Short descriptive text snippets:
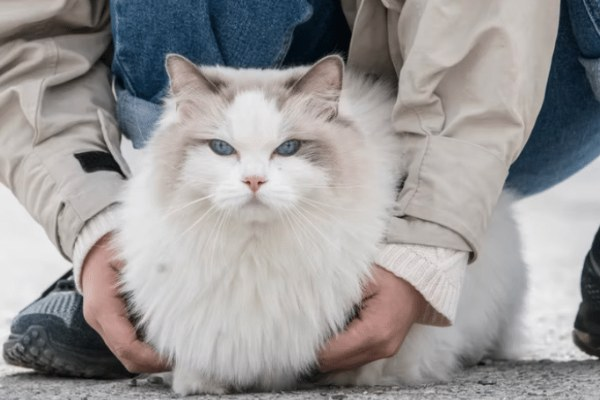 Can Ragdoll Cats Go Outside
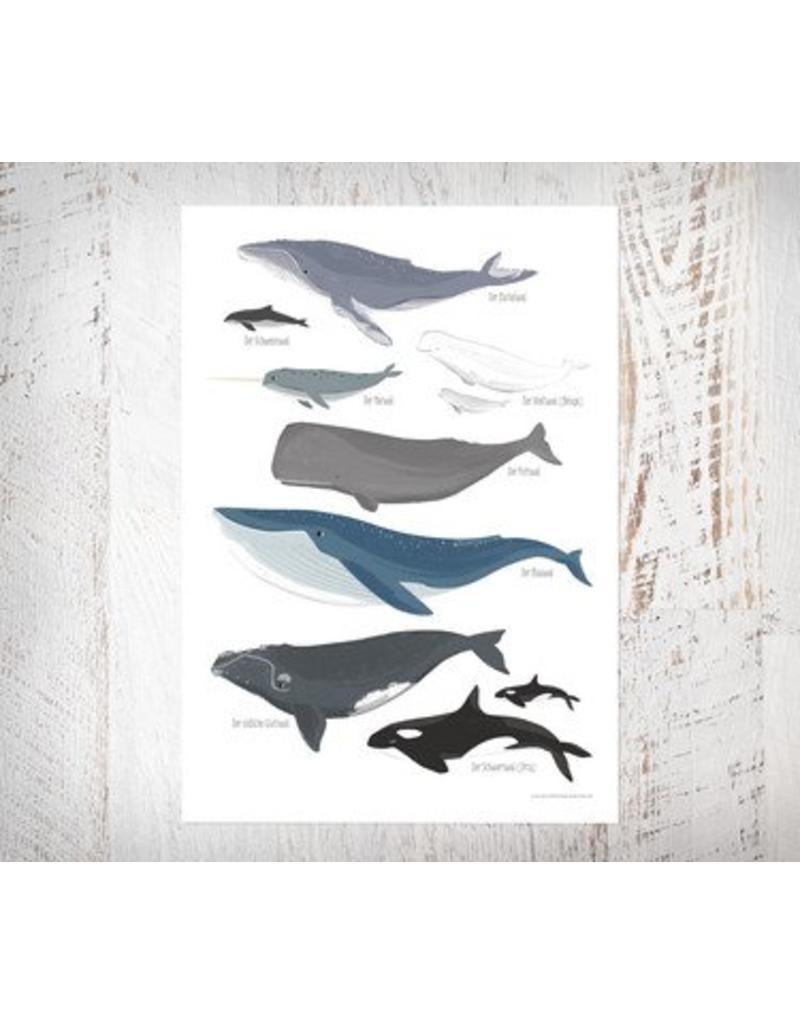Vierundfünfzig Illustration Wale Poster Din A3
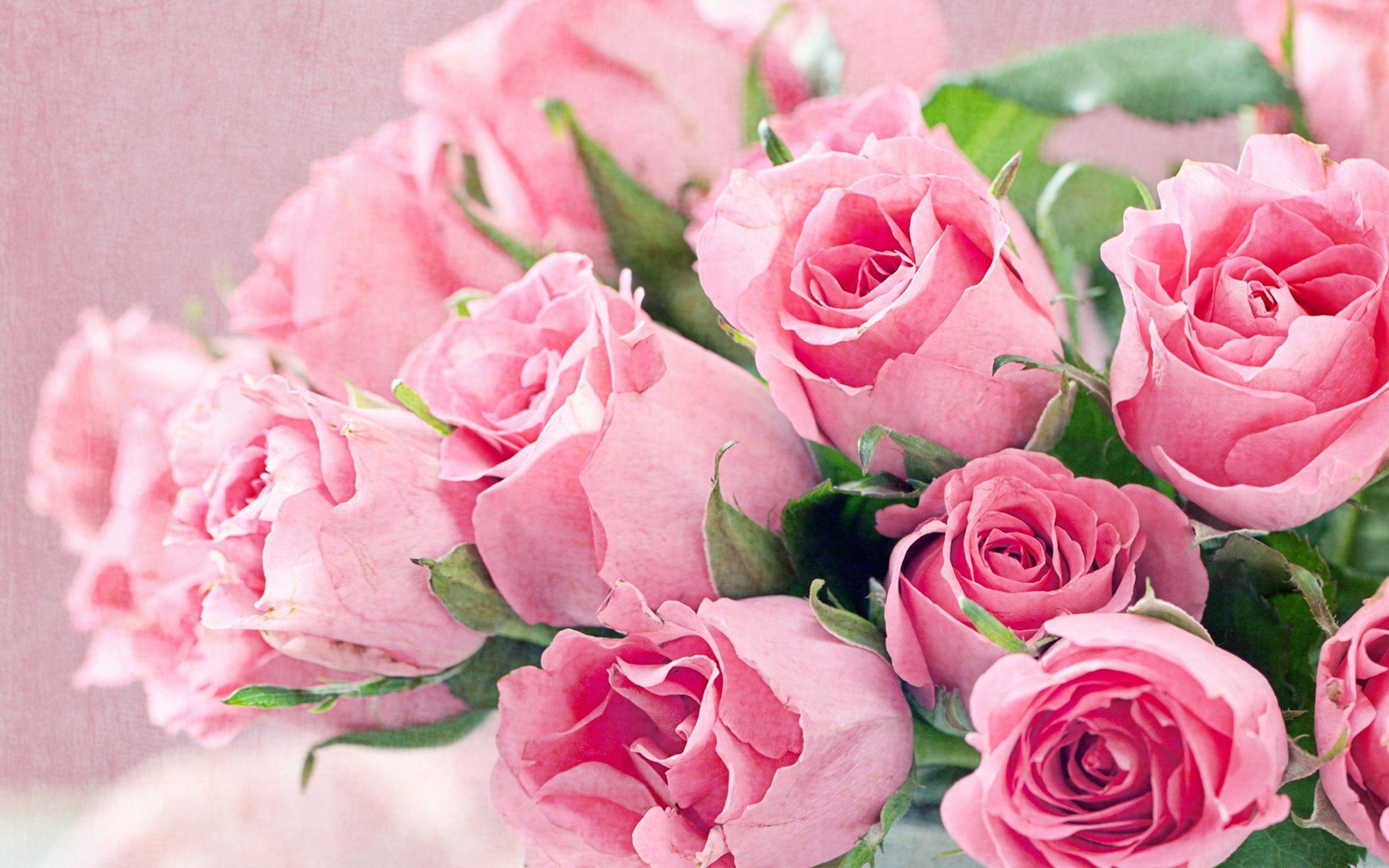Fresh Roses Pink Flowers Wllpaper HD Download For Desktop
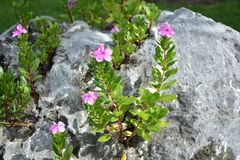 Catharanthusbloemen op de rotsen Stock Foto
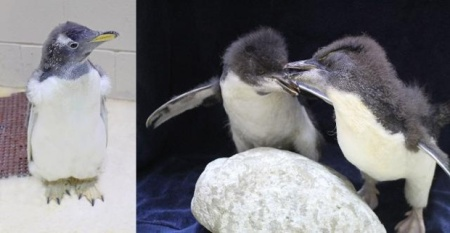 Gentoo on the left, Rockhoppers on the right.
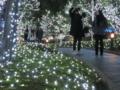 [東京][夜][新宿][イルミネーション]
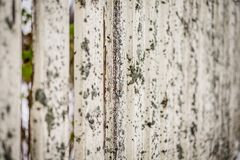 Ο παλαιός φράκτης καλύφθηκε με το βρύο Στοκ Εικόνες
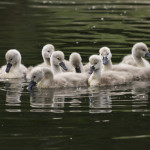 About Cygnet Cloud Name
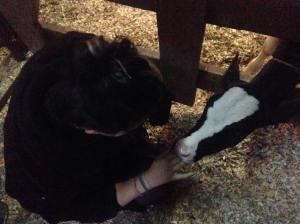 AJ with calf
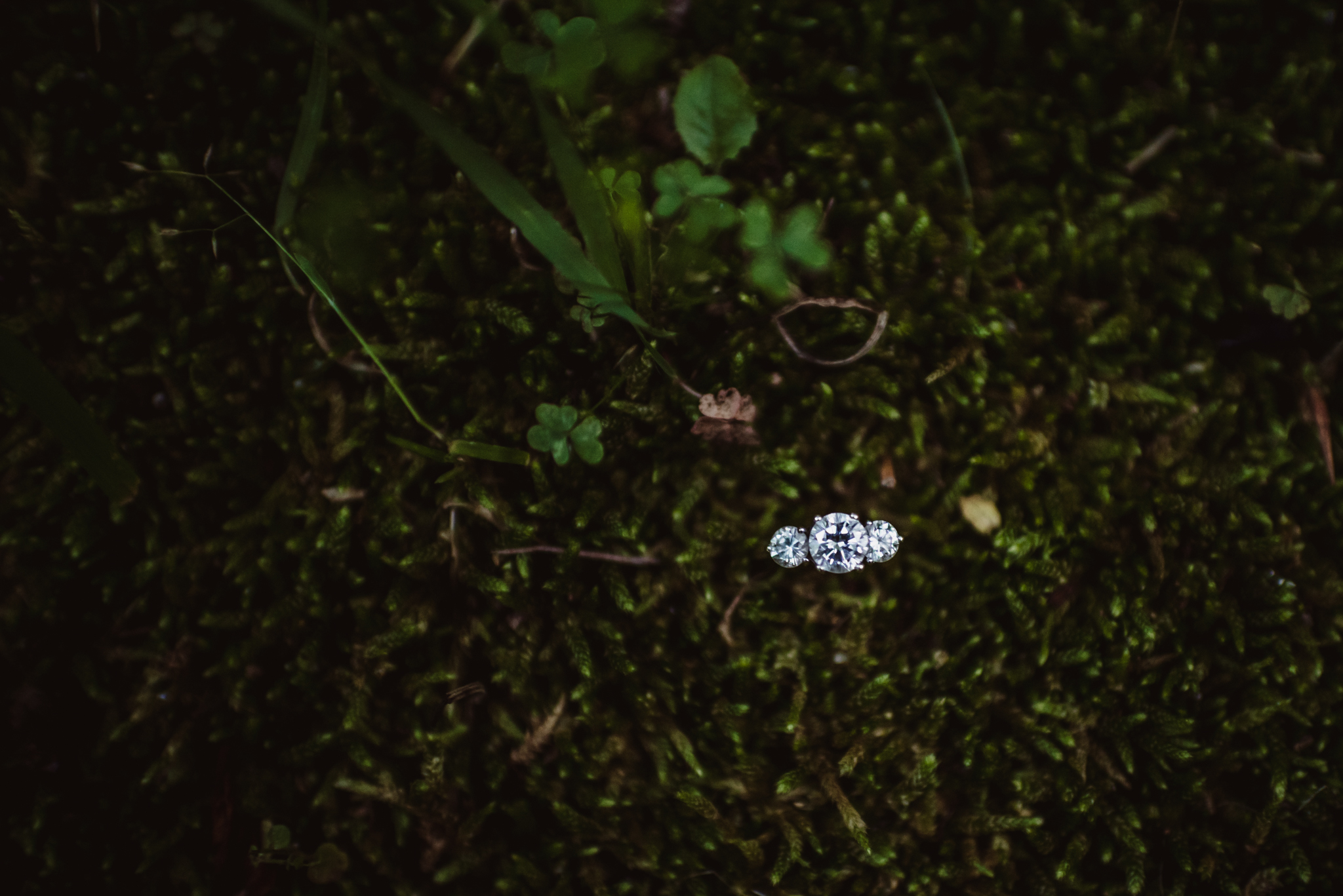 Kristin's engagement ring sparkled in the moss during her engagement shoot in Raleigh with Rose Trail Images.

[What to produce] Excerpt from the records above: set down only the lines from the one that contains "Gentoo on the" through the one that contains "AJ with calf", inclusive, word for word. Pictures stay out.

[Solution for this task]
 Gentoo on the left, Rockhoppers on the right.
 [東京][夜][新宿][イルミネーション]
 Ο παλαιός φράκτης καλύφθηκε με το βρύο Στοκ Εικόνες
 About Cygnet Cloud Name
 AJ with calf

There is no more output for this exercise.